## Task prompt
Word for word, copy out the entries below, but not the pictures in them.

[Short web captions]
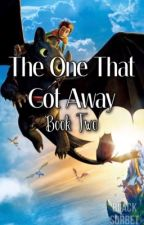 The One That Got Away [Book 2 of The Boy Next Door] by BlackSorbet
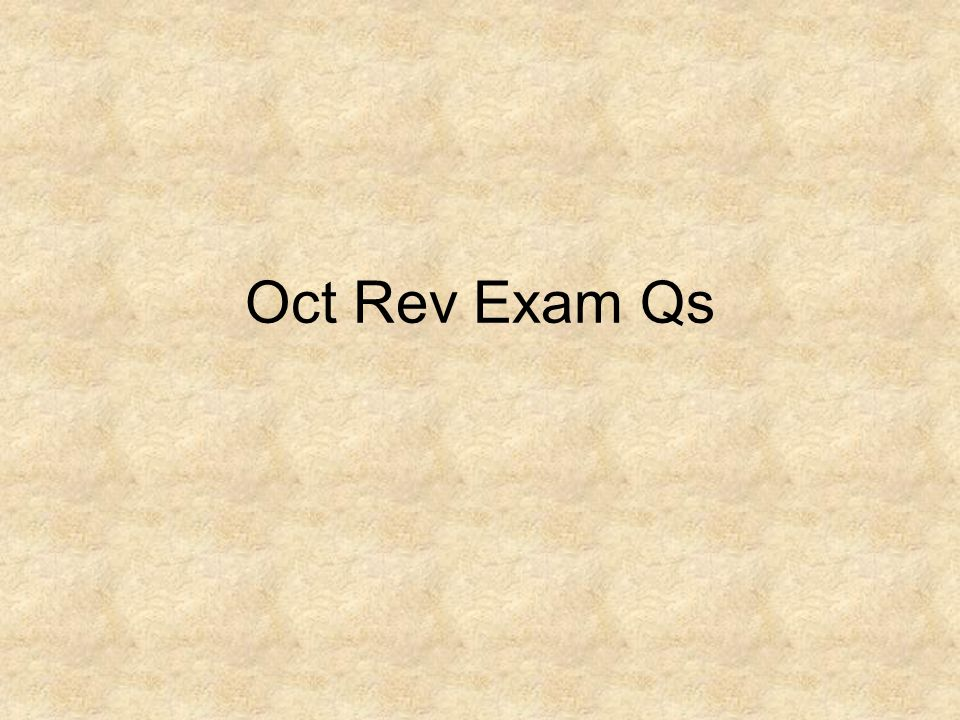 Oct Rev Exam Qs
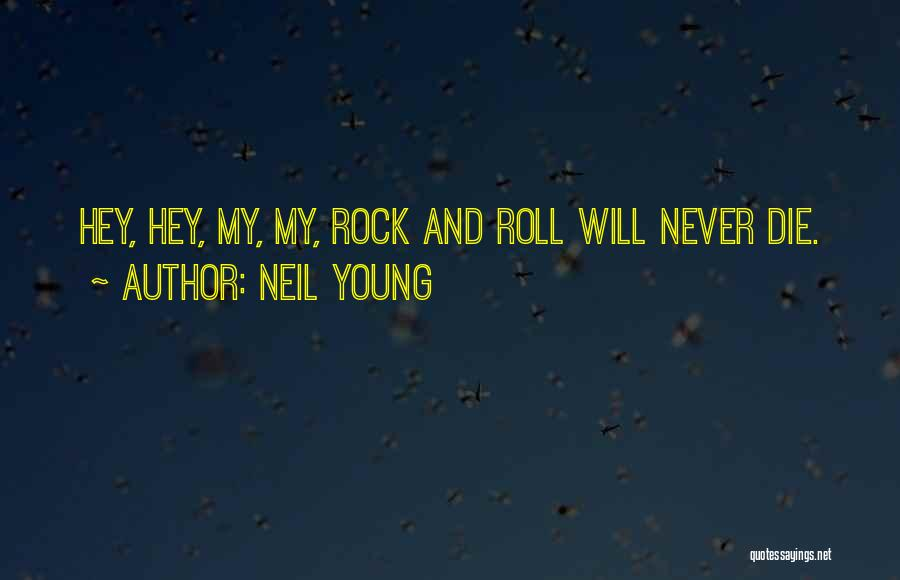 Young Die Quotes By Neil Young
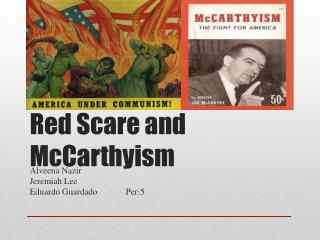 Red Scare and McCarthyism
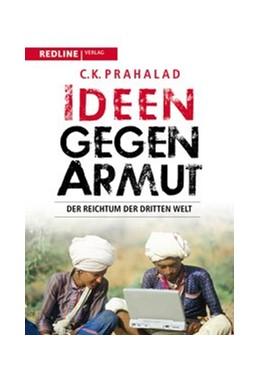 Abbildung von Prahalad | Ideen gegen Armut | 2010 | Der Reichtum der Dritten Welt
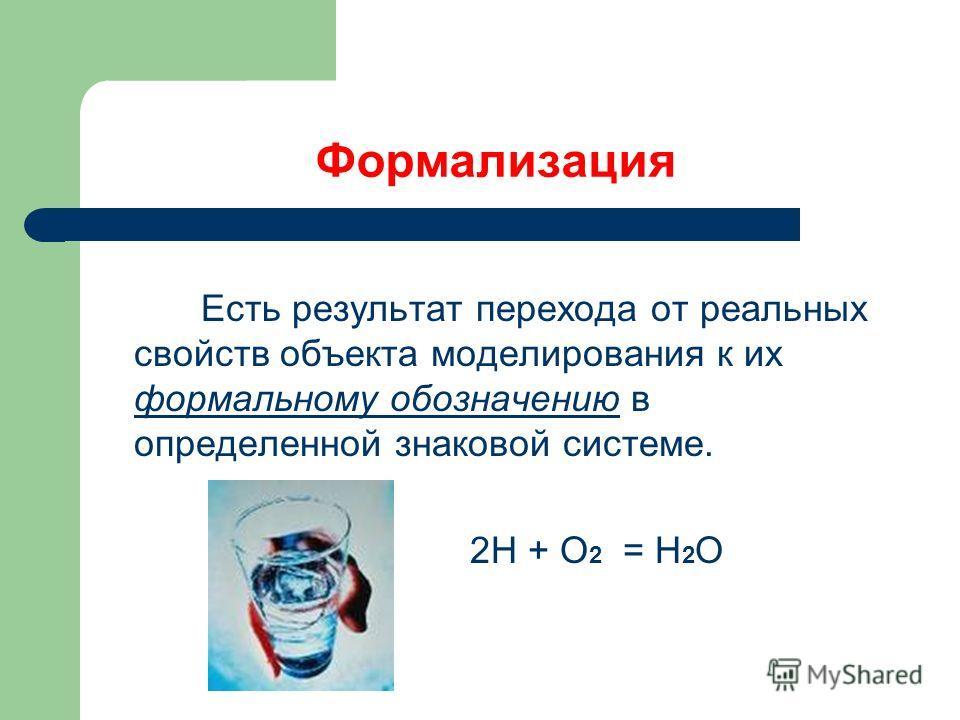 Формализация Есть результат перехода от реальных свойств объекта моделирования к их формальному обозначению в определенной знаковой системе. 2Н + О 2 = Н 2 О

## Written reply
 The One That Got Away [Book 2 of The Boy Next Door] by BlackSorbet
 Oct Rev Exam Qs
 Young Die Quotes By Neil Young
 Red Scare and McCarthyism
 Abbildung von Prahalad | Ideen gegen Armut | 2010 | Der Reichtum der Dritten Welt
 Формализация Есть результат перехода от реальных свойств объекта моделирования к их формальному обозначению в определенной знаковой системе. 2Н + О 2 = Н 2 О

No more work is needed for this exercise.